>>

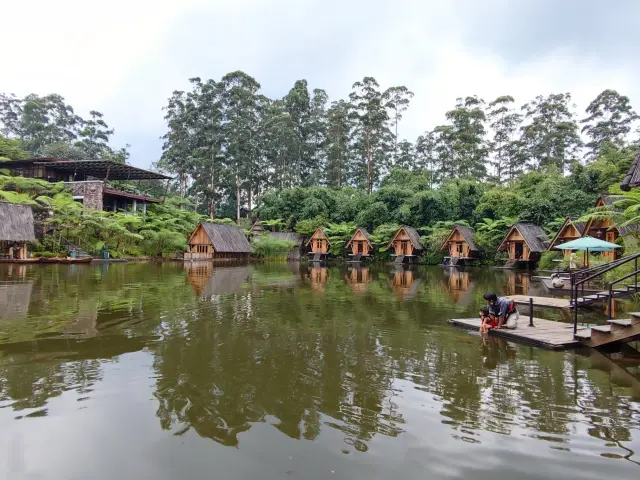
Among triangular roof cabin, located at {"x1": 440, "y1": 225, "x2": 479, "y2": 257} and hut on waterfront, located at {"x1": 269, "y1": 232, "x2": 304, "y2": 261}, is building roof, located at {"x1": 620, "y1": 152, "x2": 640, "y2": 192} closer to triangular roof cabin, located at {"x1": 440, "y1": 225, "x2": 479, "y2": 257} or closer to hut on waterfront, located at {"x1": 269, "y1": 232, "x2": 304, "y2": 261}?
triangular roof cabin, located at {"x1": 440, "y1": 225, "x2": 479, "y2": 257}

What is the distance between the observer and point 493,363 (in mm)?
7137

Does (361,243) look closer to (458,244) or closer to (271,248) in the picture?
(271,248)

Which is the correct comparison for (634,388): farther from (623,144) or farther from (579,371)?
(623,144)

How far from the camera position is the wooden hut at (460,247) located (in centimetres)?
3622

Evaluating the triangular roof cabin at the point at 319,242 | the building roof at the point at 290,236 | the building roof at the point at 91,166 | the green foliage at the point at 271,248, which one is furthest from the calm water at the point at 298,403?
the building roof at the point at 290,236

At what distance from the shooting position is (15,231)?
90.3ft

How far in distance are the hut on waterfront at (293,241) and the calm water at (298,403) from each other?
1431 inches

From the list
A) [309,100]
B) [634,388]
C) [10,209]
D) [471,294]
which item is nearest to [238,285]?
[471,294]

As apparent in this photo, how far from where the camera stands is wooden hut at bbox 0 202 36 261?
27062 mm

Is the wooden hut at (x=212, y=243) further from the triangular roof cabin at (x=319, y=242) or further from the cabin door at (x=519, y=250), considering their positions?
the cabin door at (x=519, y=250)

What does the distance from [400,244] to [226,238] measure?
56.7ft

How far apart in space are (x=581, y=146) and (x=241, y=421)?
62062 millimetres

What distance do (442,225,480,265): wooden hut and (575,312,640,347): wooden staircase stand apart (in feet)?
94.5

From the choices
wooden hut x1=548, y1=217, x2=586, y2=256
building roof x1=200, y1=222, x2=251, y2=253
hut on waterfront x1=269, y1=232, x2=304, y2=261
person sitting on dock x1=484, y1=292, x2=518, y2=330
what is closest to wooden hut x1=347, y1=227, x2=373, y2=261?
hut on waterfront x1=269, y1=232, x2=304, y2=261
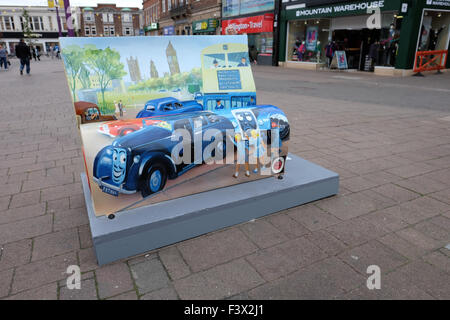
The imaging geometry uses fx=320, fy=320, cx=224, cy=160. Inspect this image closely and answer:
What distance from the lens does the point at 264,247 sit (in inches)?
95.7

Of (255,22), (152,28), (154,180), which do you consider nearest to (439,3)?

<<

• [Problem description]: Could you lay out the lines of the entries, from the line containing "How far apart" through the end of the entries, as a Markdown table with the columns Row and Entry line, one numbered row per line, blank lines and pictures left out?

• [Finished task]:
| Row | Entry line |
|---|---|
| 1 | How far apart in space are (x=581, y=146) and (x=241, y=421)? |
| 2 | 62062 millimetres |
| 3 | What distance do (442,225,480,265): wooden hut and (575,312,640,347): wooden staircase stand apart (in feet)? |
| 4 | 94.5 |
| 5 | From the choices |
| 6 | wooden hut x1=548, y1=217, x2=586, y2=256 |
| 7 | building roof x1=200, y1=222, x2=251, y2=253 |
| 8 | hut on waterfront x1=269, y1=232, x2=304, y2=261 |
| 9 | person sitting on dock x1=484, y1=292, x2=518, y2=330 |
| 10 | what is closest to wooden hut x1=347, y1=227, x2=373, y2=261? |
| 11 | hut on waterfront x1=269, y1=232, x2=304, y2=261 |
| 12 | The imaging geometry uses fx=320, fy=320, cx=224, cy=160. Inspect this image closely and answer: |
| 13 | What distance from the lens does the point at 264,247 sit (in inches)? |
| 14 | 95.7 |
| 15 | Of (255,22), (152,28), (154,180), which do you consider nearest to (439,3)? |